Эчпочмаки сочились бараниной, чай был густым и ароматным, варенье, смородиновое, таяло во рту; они наелись от пуза и задумались, слушая, как сокращаются большие расстояния, когда поет далекий друг. Сказать по правде, ехать куда-то еще уже не особо и хотелось. В итоге, помявшись (никто первым не хотел сказать, что харэ на сегодня), договорились: встречаемся завтра спозаранку у колонки за мостом к территории тюрьмы. Горка сначала хотел предложить, чтобы пацаны подъехали к нему домой, но быстро передумал: показывать стойло после Равилькиных хором было как-то… Короче, ему стало стыдно – от самой мысли, что приятели увидят, где он живет.

Прикатив домой и затолкав велик в чулан, Горка сел думать, благо родителей дома не было и никто не отвлекал.

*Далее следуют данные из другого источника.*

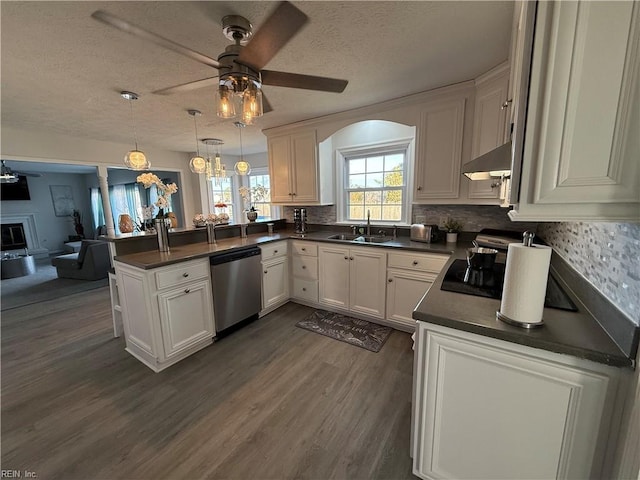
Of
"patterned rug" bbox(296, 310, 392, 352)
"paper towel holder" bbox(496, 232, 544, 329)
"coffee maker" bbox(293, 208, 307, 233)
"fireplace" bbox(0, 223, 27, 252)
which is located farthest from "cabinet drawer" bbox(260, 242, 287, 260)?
"fireplace" bbox(0, 223, 27, 252)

Сначала он подумал о людях на водоеме – вот об этих парнях, похожих на кинозвезд, об их странных привычках и легких улыбках, о девахе в роскошном купальнике, шагавшей по песку, покачивая бедрами, и ферте, который вприпрыжку бежал за ней в клоунских штанцах и попугайской рубашке, – они были совсем не такие, как бугульминцы, – откуда они взялись здесь? Фестиваль, да – Горка слышал, конечно, что пару лет назад в Москве был какой-то международный фестиваль молодежи, и знал, например, кто такой Ив Монтан, он Горке нравился, как нравились аккордеонные переборы во французских песенках (он даже воображал, что и мушкетеры напевали что-то такое же), Горка и о стилягах слышал кое-что, но это все было где-то далеко, в Москве или, там, в Америке, а в Бугульме-то что?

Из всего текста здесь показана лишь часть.